--- Exercise details ---
Please repeat all of the listing exactly.

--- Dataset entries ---
* * * * * * * * *

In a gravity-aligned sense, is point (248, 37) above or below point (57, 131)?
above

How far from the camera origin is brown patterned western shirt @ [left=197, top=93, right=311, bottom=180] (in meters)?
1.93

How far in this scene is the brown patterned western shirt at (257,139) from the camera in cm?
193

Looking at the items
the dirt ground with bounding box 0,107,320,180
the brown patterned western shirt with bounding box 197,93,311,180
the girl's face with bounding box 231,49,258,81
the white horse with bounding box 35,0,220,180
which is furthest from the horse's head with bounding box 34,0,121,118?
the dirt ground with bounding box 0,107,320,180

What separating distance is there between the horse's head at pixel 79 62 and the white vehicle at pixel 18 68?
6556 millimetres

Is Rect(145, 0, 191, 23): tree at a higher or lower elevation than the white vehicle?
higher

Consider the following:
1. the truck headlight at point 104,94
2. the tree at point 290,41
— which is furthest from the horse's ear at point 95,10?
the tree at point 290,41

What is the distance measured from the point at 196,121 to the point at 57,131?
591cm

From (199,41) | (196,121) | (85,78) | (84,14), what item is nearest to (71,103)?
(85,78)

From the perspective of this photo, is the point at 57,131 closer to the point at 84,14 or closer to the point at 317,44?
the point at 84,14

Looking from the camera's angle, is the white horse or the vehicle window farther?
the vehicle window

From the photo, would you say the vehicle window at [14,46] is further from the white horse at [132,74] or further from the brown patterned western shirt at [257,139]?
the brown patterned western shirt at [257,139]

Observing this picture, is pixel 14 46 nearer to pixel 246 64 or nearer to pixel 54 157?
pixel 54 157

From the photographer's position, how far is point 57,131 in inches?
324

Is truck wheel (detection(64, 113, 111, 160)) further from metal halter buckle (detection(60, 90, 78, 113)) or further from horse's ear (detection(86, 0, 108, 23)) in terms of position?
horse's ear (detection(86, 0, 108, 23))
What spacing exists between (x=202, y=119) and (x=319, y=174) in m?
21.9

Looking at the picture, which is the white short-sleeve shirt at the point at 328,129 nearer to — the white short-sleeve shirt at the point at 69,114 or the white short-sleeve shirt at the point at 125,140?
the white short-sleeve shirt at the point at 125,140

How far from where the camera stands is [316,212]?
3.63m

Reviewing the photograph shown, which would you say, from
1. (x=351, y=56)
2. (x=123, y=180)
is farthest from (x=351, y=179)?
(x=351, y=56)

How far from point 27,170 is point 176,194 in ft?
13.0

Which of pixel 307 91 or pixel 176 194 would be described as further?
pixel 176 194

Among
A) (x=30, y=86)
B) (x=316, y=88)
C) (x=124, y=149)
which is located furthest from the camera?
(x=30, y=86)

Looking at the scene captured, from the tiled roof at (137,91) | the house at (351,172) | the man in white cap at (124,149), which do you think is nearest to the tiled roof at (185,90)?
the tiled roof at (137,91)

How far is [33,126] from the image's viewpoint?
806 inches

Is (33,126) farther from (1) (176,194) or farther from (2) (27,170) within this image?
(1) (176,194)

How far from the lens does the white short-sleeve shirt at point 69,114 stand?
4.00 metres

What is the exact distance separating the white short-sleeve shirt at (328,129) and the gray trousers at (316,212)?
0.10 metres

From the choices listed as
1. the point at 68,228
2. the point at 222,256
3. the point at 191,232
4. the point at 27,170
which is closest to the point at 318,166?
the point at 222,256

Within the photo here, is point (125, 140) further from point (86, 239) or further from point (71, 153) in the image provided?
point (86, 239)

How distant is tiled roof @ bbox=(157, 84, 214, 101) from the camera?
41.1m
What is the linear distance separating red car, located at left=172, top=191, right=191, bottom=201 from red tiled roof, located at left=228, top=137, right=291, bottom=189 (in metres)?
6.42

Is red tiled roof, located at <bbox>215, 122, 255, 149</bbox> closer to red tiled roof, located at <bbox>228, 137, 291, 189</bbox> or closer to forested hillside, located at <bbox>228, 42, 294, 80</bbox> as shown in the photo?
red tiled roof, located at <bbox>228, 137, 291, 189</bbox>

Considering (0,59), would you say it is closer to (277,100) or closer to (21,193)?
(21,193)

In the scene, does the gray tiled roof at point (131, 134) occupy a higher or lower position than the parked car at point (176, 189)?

* * * * * * * * *

--- Reply to the task ---
In a gravity-aligned sense, is point (248, 37) above or below point (57, 131)?
above

How far from the camera origin is brown patterned western shirt @ [left=197, top=93, right=311, bottom=180] (in meters)?
1.93

How far in this scene is the brown patterned western shirt at (257,139) from the camera in cm?
193

Looking at the items
the dirt ground with bounding box 0,107,320,180
the brown patterned western shirt with bounding box 197,93,311,180
the girl's face with bounding box 231,49,258,81
the white horse with bounding box 35,0,220,180
which is furthest from the horse's head with bounding box 34,0,121,118?
the dirt ground with bounding box 0,107,320,180

What separating distance is there between the horse's head at pixel 79 62 and the white vehicle at pixel 18 68?
6556 millimetres

Is Rect(145, 0, 191, 23): tree at a higher or lower elevation than the white vehicle?
higher

Consider the following:
1. the truck headlight at point 104,94
2. the tree at point 290,41
— which is furthest from the horse's ear at point 95,10?
the tree at point 290,41

What is the distance measured from the point at 196,121 to the point at 57,131?
591cm

From (199,41) | (196,121) | (85,78) | (84,14), what item is nearest to (71,103)?
(85,78)

From the perspective of this photo, is the point at 57,131 closer to the point at 84,14 or closer to the point at 317,44?
the point at 84,14

Looking from the camera's angle, is the white horse or the vehicle window farther?
the vehicle window

From the photo, would you say the vehicle window at [14,46] is further from the white horse at [132,74] or further from the brown patterned western shirt at [257,139]?
the brown patterned western shirt at [257,139]

Observing this picture, is pixel 14 46 nearer to pixel 246 64 or nearer to pixel 54 157?
pixel 54 157

From the photographer's position, how far is point 57,131 in inches?
324

Is truck wheel (detection(64, 113, 111, 160)) further from metal halter buckle (detection(60, 90, 78, 113)) or further from horse's ear (detection(86, 0, 108, 23)) in terms of position?
horse's ear (detection(86, 0, 108, 23))
What spacing exists between (x=202, y=119) and (x=319, y=174) in m?
21.9

Looking at the picture, which is the white short-sleeve shirt at the point at 328,129 nearer to — the white short-sleeve shirt at the point at 69,114 or the white short-sleeve shirt at the point at 125,140?
the white short-sleeve shirt at the point at 125,140

How far from where the camera stands is [316,212]?
3.63m

Reviewing the photograph shown, which would you say, from
1. (x=351, y=56)
2. (x=123, y=180)
is farthest from (x=351, y=179)?
(x=351, y=56)

How far from point 27,170 is point 176,194 in ft?
13.0

Which of pixel 307 91 or pixel 176 194 would be described as further?
pixel 176 194

Among
A) (x=30, y=86)
B) (x=316, y=88)
C) (x=124, y=149)
which is located furthest from the camera?
(x=30, y=86)

Looking at the scene captured, from the tiled roof at (137,91) | the house at (351,172) | the man in white cap at (124,149), which do you think is nearest to the tiled roof at (185,90)?
the tiled roof at (137,91)

How far is [33,126] from the image's viewpoint?
806 inches

Is (33,126) farther from (1) (176,194) or farther from (2) (27,170) within this image?
(1) (176,194)

How far from the lens does the white short-sleeve shirt at point 69,114 stand?
4.00 metres

What is the exact distance separating the white short-sleeve shirt at (328,129) and the gray trousers at (316,212)?
0.10 metres

From the choices listed as
1. the point at 68,228
2. the point at 222,256
3. the point at 191,232
4. the point at 27,170
which is closest to the point at 318,166?
the point at 222,256

Within the photo here, is point (125, 140) further from point (86, 239) or further from point (71, 153) in the image provided?
point (86, 239)

How distant is tiled roof @ bbox=(157, 84, 214, 101) from the camera?
41.1m
What is the linear distance separating red car, located at left=172, top=191, right=191, bottom=201 from red tiled roof, located at left=228, top=137, right=291, bottom=189 (in metres)?
6.42

Is red tiled roof, located at <bbox>215, 122, 255, 149</bbox> closer to red tiled roof, located at <bbox>228, 137, 291, 189</bbox> or closer to forested hillside, located at <bbox>228, 42, 294, 80</bbox> as shown in the photo?
red tiled roof, located at <bbox>228, 137, 291, 189</bbox>

Considering (0,59), would you say it is closer to (277,100) or closer to (21,193)?
(21,193)

In the scene, does the gray tiled roof at point (131, 134) occupy a higher or lower position than the parked car at point (176, 189)?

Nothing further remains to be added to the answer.